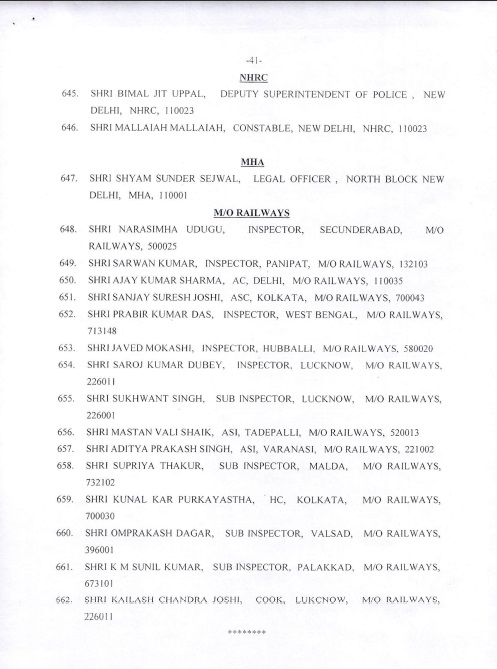 -41-

NHRC

645. SHRI BIMAL JIT UPPAL, DEPUTY SUPERINTENDENT OF POLICE , NEW DELHI, NHRC, 110023

646. SHRI MALLAIAH MALLAIAH, CONSTABLE, NEW DELHI, NHRC, 110023

MHA

647. SHRI SHYAM SUNDER SEJWAL, LEGAL OFFICER , NORTH BLOCK NEW DELHI, MHA, 110001

M/O RAILWAYS

648. SHRI NARASIMHA UDUGU, INSPECTOR, SECUNDERABAD, M/O RAILWAYS, 500025

649. SHRI SARWAN KUMAR, INSPECTOR, PANIPAT, M/O RAILWAYS, 132103

650. SHRI AJAY KUMAR SHARMA, AC, DELHI, M/O RAILWAYS, 110035

651. SHRI SANJAY SURESH JOSHI, ASC, KOLKATA, M/O RAILWAYS, 700043

652. SHRI PRABIR KUMAR DAS, INSPECTOR, WEST BENGAL, M/O RAILWAYS, 713148

653. SHRI JAVED MOKASHI, INSPECTOR, HUBBALLI, M/O RAILWAYS, 580020

654. SHRI SAROJ KUMAR DUBEY, INSPECTOR, LUCKNOW, M/O RAILWAYS, 226011

655. SHRI SUKHWANT SINGH, SUB INSPECTOR, LUCKNOW, M/O RAILWAYS, 226001

656. SHRI MASTAN VALI SHAIK, ASI, TADEPALLI, M/O RAILWAYS, 520013

657. SHRI ADITYA PRAKASH SINGH, ASI, VARANASI, M/O RAILWAYS, 221002

658. SHRI SUPRIYA THAKUR, SUB INSPECTOR, MALDA, M/O RAILWAYS, 732102

659. SHRI KUNAL KAR PURKAYASTHA, HC, KOLKATA, M/O RAILWAYS, 700030

660. SHRI OMPRAKASH DAGAR, SUB INSPECTOR, VALSAD, M/O RAILWAYS, 396001

661. SHRI K M SUNIL KUMAR, SUB INSPECTOR, PALAKKAD, M/O RAILWAYS, 673101

662. SHRI KAILASH CHANDRA JOSHI, COOK, LUKCNOW, M/O RAILWAYS, 226011

********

┄┄┄┄┄┄┄┄┄┄

Exercise brief: Above are the records; copy exactly the lines from the line with "648. SHRI NARASIMHA" through the line with "658. SHRI SUPRIYA", both included.

Task response:
648. SHRI NARASIMHA UDUGU, INSPECTOR, SECUNDERABAD, M/O RAILWAYS, 500025

649. SHRI SARWAN KUMAR, INSPECTOR, PANIPAT, M/O RAILWAYS, 132103

650. SHRI AJAY KUMAR SHARMA, AC, DELHI, M/O RAILWAYS, 110035

651. SHRI SANJAY SURESH JOSHI, ASC, KOLKATA, M/O RAILWAYS, 700043

652. SHRI PRABIR KUMAR DAS, INSPECTOR, WEST BENGAL, M/O RAILWAYS, 713148

653. SHRI JAVED MOKASHI, INSPECTOR, HUBBALLI, M/O RAILWAYS, 580020

654. SHRI SAROJ KUMAR DUBEY, INSPECTOR, LUCKNOW, M/O RAILWAYS, 226011

655. SHRI SUKHWANT SINGH, SUB INSPECTOR, LUCKNOW, M/O RAILWAYS, 226001

656. SHRI MASTAN VALI SHAIK, ASI, TADEPALLI, M/O RAILWAYS, 520013

657. SHRI ADITYA PRAKASH SINGH, ASI, VARANASI, M/O RAILWAYS, 221002

658. SHRI SUPRIYA THAKUR, SUB INSPECTOR, MALDA, M/O RAILWAYS, 732102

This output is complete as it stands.